I really need to start updating my blog again. We've been totally overwhelmed with the move and with all of DD9's behavior issues 😕 . But I think some sample lessons would help a lot more than me just typing randomly. 

Hmm....I'm going to have to mull this over.  Since we use base ten blocks, I wonder if it's a difference that will require more steps than just a mental process would.

[Not_a_Number]

33 minutes ago, HomeAgain said:

Hmm....I'm going to have to mull this over.  Since we use base ten blocks, I wonder if it's a difference that will require more steps than just a mental process would.

I can explain how I use poker chips for multiplying by 10, if you like! DD5 caught on really quick with this method.

 

2 hours ago, dovrar said:

Okay, just went back and reread the initial example of 34 tens or ten 34s. To me it seems easier to find 34 tens. I mean, I for one don't typically count by 34s. But counting by tens is easy peasy. If I know (or can figure out that) ten 10s are 100 then three of those are 300. And 4 tens are simply 40. 

Whatever clicks for the child though. 

I don’t count by 34s, but taking 10 of a particular “unit” bumps it up to the next place.
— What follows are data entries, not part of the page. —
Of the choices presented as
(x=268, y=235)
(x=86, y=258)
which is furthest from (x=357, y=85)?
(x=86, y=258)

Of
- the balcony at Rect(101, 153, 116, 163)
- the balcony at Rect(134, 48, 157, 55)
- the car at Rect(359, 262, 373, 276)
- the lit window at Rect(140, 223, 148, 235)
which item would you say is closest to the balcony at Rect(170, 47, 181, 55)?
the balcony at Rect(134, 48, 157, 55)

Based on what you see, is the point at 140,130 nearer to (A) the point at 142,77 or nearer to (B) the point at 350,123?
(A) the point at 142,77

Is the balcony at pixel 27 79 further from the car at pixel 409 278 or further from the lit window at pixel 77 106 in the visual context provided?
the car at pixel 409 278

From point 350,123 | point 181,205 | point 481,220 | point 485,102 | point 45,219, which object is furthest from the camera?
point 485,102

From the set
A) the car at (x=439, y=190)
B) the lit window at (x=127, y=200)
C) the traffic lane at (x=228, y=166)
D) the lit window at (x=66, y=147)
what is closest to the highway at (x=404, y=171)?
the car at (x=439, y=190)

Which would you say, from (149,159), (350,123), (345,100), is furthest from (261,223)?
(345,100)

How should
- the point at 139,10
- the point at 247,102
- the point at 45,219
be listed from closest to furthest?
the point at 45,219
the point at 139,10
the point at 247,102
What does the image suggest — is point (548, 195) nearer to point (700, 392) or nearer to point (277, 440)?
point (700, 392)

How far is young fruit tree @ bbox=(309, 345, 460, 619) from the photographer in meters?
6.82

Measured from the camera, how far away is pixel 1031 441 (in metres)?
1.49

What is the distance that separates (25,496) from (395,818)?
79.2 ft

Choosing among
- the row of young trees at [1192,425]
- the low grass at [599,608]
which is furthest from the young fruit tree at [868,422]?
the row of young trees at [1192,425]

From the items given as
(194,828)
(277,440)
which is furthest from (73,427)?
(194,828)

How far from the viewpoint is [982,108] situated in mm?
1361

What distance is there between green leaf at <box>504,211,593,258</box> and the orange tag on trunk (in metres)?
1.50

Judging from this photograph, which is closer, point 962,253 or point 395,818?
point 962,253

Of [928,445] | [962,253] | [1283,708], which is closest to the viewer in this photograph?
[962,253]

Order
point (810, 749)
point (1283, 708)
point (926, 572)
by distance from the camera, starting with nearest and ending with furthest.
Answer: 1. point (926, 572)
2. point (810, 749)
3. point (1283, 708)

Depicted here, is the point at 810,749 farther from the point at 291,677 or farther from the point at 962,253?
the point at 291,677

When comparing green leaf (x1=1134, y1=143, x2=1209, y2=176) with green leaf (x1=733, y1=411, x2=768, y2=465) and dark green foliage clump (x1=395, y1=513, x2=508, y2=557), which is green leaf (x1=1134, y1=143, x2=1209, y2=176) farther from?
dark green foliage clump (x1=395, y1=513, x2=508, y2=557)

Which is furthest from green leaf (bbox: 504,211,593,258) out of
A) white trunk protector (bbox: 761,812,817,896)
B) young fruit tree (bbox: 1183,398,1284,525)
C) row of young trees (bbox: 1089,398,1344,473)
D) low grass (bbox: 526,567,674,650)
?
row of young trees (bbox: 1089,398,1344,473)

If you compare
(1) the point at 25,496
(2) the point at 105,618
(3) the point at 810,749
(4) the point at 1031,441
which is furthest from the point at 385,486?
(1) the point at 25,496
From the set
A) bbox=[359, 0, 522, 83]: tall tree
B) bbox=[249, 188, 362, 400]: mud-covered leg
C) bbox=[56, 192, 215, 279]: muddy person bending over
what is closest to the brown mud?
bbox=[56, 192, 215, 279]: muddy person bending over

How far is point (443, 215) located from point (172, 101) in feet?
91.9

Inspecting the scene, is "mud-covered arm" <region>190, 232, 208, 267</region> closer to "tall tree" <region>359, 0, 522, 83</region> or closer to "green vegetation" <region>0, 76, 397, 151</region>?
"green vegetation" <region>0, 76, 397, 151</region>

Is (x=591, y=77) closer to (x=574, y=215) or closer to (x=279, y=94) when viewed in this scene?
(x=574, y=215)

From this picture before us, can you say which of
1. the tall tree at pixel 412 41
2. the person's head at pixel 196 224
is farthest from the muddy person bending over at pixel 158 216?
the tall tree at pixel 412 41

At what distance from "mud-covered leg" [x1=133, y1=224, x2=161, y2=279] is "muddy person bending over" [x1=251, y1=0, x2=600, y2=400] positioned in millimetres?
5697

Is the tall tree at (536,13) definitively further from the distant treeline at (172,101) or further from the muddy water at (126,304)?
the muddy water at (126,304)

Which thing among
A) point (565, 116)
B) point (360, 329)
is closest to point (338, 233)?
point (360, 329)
So it’s actually clearer that everything will go up a place if you arrange ten 34s in rows and then group by place.

I also used to think that it’s easier to count by 10s, but having done this with both kids, the idea that each digit “shifts” into the next place is easier if you take 10 copies of something.

I can make a blog post if anyone’s interested!! I’ve been neglecting my blog, but I’ve been meaning to pick it back up.